**TEXTAUSZUG**
▶

Das Amtsgericht verurteilte die Angeklagte am 18.9.2002 wegen Diebstahls zu drei Monaten Freiheitsstrafe. Die dagegen eingelegte Berufung der Angeklagten verwarf das Landgericht mit Urteil vom 14.3.2003 als unbegründet.

Die Revision der Angeklagten war begründet.

Gründe:

Die Beschwerdeführerin rügt zu Recht die Verletzung von § 244 Abs. 3, Abs. 4 StPO bei der Ablehnung ihres Antrags auf Einvernahme eines Sachverständigen zur Schuldfrage.

Der Verteidiger beantragte in der Berufungshauptverhandlung zum Beweis dafür, dass die im Tatzeitraum mit Methadon substituierte Angeklagte bei Tatbegehung sich im Zustand eingeschränkter bzw. ausgeschlossener Schuldfähigkeit im Sinne der §§ 20, 21 StGB befunden habe, die Vernehmung eines psychiatrischen Sachverständigen.

Die Strafkammer lehnte diesen Beweisantrag mit der Begründung ab, für die behauptete Tatsache seien nicht genügend Anknüpfungstatsachen vorhanden. Insoweit sei auch eine Beweiserhebung von Amts wegen im Wege der Beweisermittlung nicht veranlasst gewesen.

Diese Verfahrensweise der Strafkammer war rechtsfehlerhaft. Es trifft zwar zu, dass die im Beweisantrag der Verteidigung ausschließlich geltend gemachte Anknüpfungstatsache der "Methadonsubstitution der Angeklagten zur Tatzeit" allein noch keine ausreichende Basis für eine verlässliche und abschließende sachverständige Beurteilung der Schuldfähigkeit der Angeklagten bietet. Dies rechtfertigt aber nicht den Schluss auf eine völlige Ungeeignetheit dieses Beweismittels im Sinne von § 244 Abs. 3 Satz 2 StPO, sondern führt allenfalls zu dessen relativer Ungeeignetheit. Nach Sachlage war nämlich nicht von vornherein auszuschließen, dass ein qualifizierter Sachverständiger auf Grund der von der Verteidigung benannten Anknüpfungstatsache, insbesondere in Verbindung mit den weiteren Feststellungen der Strafkammer zur langjährigen Drogenkarriere der Angeklagten, wenigstens in der Lage ist, weitere indizielle Anknüpfungstatsachen zu ermitteln und damit Entscheidungsrelevantes zur Beweisbehauptung der Verteidigung auszusagen (vgl. KK-Herdegen StPO 4. Aufl § 244 Rn. 77, 79 m. w. N.).

Nach Sachlage kann der Senat nicht ausschließen, dass das angefochtene Urteil auf dieser nach § 244 Abs. 3 Satz 2 StPO und darüber hinaus auch unter dem Aspekt des § 244 Abs. 2 StPO rechtsfehlerhaften Ablehnung dieses Beweisantrags der Verteidigung beruht (§ 337 StPO).

Das angefochtene Urteil kann schon deshalb insgesamt keinen Bestand haben (§§ 353, 318 StPO; Meyer-Goßner StPO 46. Aufl. § 318 Rn. 17 m. w. N.). Die Erörterung der weiteren Revisionsrügen war folglich nicht veranlasst.

◀

**AUFGABEN**
1. Erläutere in ein bis drei Sätzen, weshalb die Entscheidung die Ablehnung des Beweisantrags durch die Strafkammer als rechtsfehlerhaft ansieht.
2. Gib die Einträge von der Zeile mit „Relatively speaking, is“ bis zum Ende der Einträge wortgetreu wieder.
Die Entscheidung und die Einträge stehen inhaltlich in keinem Zusammenhang.

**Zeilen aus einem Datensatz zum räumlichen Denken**
▶

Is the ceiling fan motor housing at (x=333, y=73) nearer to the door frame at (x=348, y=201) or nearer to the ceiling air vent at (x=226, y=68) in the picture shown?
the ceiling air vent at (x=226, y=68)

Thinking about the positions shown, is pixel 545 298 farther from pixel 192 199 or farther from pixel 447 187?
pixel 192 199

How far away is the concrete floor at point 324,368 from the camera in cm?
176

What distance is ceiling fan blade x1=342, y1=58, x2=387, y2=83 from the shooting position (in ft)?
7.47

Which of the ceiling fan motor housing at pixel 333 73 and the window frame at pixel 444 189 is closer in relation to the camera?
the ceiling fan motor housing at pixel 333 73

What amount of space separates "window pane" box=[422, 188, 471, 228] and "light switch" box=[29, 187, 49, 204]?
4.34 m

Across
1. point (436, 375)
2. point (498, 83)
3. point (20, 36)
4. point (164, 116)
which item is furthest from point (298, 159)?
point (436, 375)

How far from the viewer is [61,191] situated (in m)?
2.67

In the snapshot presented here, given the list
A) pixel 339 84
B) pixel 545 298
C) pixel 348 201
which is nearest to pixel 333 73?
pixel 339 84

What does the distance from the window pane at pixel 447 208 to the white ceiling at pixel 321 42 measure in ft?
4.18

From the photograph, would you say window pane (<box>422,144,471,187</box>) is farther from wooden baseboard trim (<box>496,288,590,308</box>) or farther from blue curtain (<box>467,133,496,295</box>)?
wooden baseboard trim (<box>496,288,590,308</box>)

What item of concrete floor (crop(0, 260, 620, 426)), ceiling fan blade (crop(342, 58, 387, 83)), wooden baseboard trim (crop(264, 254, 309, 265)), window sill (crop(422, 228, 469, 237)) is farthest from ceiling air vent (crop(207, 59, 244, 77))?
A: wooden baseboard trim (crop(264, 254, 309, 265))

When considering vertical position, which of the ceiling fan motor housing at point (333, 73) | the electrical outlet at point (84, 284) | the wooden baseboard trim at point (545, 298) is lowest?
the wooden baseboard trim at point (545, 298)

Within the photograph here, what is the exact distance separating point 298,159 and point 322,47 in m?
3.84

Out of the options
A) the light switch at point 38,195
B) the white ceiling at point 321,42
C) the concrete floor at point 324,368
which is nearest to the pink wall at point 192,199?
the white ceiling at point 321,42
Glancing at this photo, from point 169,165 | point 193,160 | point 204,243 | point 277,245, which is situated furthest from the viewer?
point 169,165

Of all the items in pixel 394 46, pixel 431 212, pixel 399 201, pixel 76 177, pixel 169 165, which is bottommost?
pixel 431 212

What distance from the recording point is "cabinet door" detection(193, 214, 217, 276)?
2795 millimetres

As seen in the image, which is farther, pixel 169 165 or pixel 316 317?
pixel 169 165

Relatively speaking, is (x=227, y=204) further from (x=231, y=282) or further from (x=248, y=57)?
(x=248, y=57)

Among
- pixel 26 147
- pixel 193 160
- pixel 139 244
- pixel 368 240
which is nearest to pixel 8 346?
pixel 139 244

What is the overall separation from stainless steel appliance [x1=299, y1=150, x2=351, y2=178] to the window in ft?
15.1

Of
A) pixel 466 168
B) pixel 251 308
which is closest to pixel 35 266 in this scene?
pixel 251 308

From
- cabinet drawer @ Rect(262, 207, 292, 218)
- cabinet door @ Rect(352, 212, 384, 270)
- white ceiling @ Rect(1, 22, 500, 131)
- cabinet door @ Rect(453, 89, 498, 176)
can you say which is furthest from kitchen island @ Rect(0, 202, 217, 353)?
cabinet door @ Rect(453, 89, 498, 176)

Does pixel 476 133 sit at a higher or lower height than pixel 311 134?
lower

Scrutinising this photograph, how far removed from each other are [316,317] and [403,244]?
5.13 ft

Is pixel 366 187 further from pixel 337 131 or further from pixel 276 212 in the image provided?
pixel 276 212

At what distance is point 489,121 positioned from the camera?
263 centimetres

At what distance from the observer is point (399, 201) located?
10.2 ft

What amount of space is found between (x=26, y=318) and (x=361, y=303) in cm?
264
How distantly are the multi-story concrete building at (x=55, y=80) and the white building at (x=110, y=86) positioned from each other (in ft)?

◀

**LÖSUNGEN**
1. Die Methadonsubstitution zur Tatzeit bot zwar allein keine ausreichende Grundlage für eine abschließende Beurteilung der Schuldfähigkeit. Das begründete aber nur eine relative, keine völlige Ungeeignetheit des Sachverständigen im Sinne von § 244 Abs. 3 Satz 2 StPO. Denn es war nicht von vornherein auszuschließen, dass ein qualifizierter Sachverständiger auf dieser Grundlage, insbesondere zusammen mit den Feststellungen zur langjährigen Drogenkarriere der Angeklagten, weitere indizielle Anknüpfungstatsachen ermitteln und Entscheidungsrelevantes zur Beweisbehauptung aussagen könnte.

2.
Relatively speaking, is (x=227, y=204) further from (x=231, y=282) or further from (x=248, y=57)?
(x=248, y=57)

Among
- pixel 26 147
- pixel 193 160
- pixel 139 244
- pixel 368 240
which is nearest to pixel 8 346?
pixel 139 244

What is the overall separation from stainless steel appliance [x1=299, y1=150, x2=351, y2=178] to the window in ft?
15.1

Of
A) pixel 466 168
B) pixel 251 308
which is closest to pixel 35 266 in this scene?
pixel 251 308

From
- cabinet drawer @ Rect(262, 207, 292, 218)
- cabinet door @ Rect(352, 212, 384, 270)
- white ceiling @ Rect(1, 22, 500, 131)
- cabinet door @ Rect(453, 89, 498, 176)
can you say which is furthest from kitchen island @ Rect(0, 202, 217, 353)?
cabinet door @ Rect(453, 89, 498, 176)

Does pixel 476 133 sit at a higher or lower height than pixel 311 134?
lower

Scrutinising this photograph, how far removed from each other are [316,317] and [403,244]?
5.13 ft

Is pixel 366 187 further from pixel 337 131 or further from pixel 276 212 in the image provided?
pixel 276 212

At what distance is point 489,121 positioned from the camera?
263 centimetres

At what distance from the observer is point (399, 201) located?
10.2 ft

What amount of space is found between (x=26, y=318) and (x=361, y=303) in cm?
264
How distantly are the multi-story concrete building at (x=55, y=80) and the white building at (x=110, y=86) positioned from each other (in ft)?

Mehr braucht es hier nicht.